Murat Belge neden Taraf oldu? 

Murat Belge'nin Radikal gazetesinden Taraf gazetesine geçişi, basında son dönemin en ses getiren transferi oldu.

Abone ol

Gazeteci Murat Belge, NTV’de canlı yayınlanan “Yazıişleri” programında Mirgün Cabas ve Ruşen Çakır’ın sorularını yanıtladı. 

Belge, NTV’nin “Yazıişleri” programına konuk oldu ve hem Radikal’den ayrılış ve Taraf’a geçiş nedenlerini anlattı; hem de Prof. Şerif Mardin’in “mahalle baskısı” tesbitleri ile AK Parti’ye kapatma davası ile başlayan süreci değerlendirdi.

Şerif Mardin’in “Öğretmen, imama yenildi” görüşlerine katıldığını ifade eden Murat Belge, Şerif Mardin’e yönelik “AK Parti’den kaç para aldı” tepkisi üzerinden, “Sosyal bilim yasak bu memlekette” yorumu yaptı.
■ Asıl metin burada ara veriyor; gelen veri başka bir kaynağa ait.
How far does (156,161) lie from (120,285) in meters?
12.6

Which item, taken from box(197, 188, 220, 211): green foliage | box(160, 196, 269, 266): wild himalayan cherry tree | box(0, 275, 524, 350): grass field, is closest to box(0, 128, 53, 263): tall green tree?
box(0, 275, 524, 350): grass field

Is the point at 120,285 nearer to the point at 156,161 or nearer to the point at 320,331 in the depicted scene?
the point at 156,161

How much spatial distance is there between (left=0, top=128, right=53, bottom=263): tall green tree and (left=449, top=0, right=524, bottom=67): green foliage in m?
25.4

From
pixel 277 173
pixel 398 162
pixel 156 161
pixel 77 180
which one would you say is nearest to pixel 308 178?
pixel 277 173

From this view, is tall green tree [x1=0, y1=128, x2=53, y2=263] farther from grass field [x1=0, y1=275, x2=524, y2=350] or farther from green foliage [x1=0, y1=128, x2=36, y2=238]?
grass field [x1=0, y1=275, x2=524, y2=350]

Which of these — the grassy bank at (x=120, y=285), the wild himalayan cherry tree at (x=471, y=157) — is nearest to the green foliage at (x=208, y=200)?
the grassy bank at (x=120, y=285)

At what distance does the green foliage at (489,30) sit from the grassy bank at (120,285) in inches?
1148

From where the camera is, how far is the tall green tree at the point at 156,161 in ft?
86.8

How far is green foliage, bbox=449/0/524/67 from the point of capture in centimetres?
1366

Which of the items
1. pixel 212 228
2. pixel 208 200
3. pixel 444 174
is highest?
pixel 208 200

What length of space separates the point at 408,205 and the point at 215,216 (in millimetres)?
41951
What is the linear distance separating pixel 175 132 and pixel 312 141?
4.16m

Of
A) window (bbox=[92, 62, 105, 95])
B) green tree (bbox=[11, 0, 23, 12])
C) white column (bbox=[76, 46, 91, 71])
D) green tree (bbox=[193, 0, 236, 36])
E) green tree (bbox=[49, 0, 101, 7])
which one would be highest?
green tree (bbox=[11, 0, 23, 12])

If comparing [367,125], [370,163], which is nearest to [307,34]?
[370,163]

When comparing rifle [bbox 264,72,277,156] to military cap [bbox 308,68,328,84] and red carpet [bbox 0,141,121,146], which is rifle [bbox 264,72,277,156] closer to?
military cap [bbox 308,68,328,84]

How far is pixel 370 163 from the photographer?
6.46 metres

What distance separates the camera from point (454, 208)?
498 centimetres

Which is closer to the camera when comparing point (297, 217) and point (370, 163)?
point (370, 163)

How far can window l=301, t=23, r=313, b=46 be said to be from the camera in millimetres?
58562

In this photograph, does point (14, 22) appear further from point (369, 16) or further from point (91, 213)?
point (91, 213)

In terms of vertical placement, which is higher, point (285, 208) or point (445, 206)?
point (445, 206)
Murat Belge, Radikal gazetesinden ayrılma kararını anlatırken, “Belki eski kafalı olabilirim; ama benim yetiştiğim zamanlarda gazete ya da dergi olsun, yayın organlarının bir meselesi olurdu. O meselenin anlaşılmasının, mücadele edilmesinin sözcülüğünü yapardı. Son zamanlarda yavaş yavaş bunlardan uzaklaşıldı” dedi.

NEDEN TARAF'A GEÇTİ

Taraf gazetesine geçişi için ise “Türkiye’nin şu son döneminde çok sıkıntısı hissettiğim demokrasi eksikliğinin, milliyetçilik fazlalığının karşısında tutarlı. İlk satırından son satırına kadar bu mücadeleye kendini bağlamış bir şekilde bir yayın yapıyor. Bu da benim eskiden de alışık olduğum yayıncılık felsefesine daha uygun” dedi.

RASYONEL YORUM YAPMAK ZOR

AK Parti’ye kapatma davası için “Bu kadar akıl dışı görünen bu olayın nasıl biteceğine dair rasyonel bir yorum yapmak zor” derken, yüksek yargı organlarının bildirilerini “Türkiye’ye özgü tuhaf bir durum” olarak niteleyip, Avrupa Birliği’ne yönelik tepkiler için de şunları söyledi:

“AB’ye üye olmak için başvurduğumuz andan itibaren dışarıdan bu gibi müdahalelerin olabileceğini kabul etmek durumundayız. Bununla başlayarak, dışarı ve içeri kavramlarını yerine oturtmamız gerekiyor. Yani bu işler dünyada böyle olur, Türkiye’de şöyle olur diye bir ayrım ortadan kalkmak zorunda. Dolayısıyla dünya ölçülerine uymayan bu bürokratik tasarrufların ya bitmesi ve bizim de dünyanın bir parçası olmamız gerekiyor; ya da bizim etrafımıza bir dikenli tel çekerek, bir tür ulusal park haline gelmeyi kabul etmemiz gerekiyor. O zaman belki turistler gelir Türkiye’ye, insanlar işte tarih öncesinde böyle inançlarla, böyle hukuk kurumlarıyla yaşıyorlardı falan diye rehberler anlatırlar, göstererek. Bu ikisinden birini seçmek durumundayız.”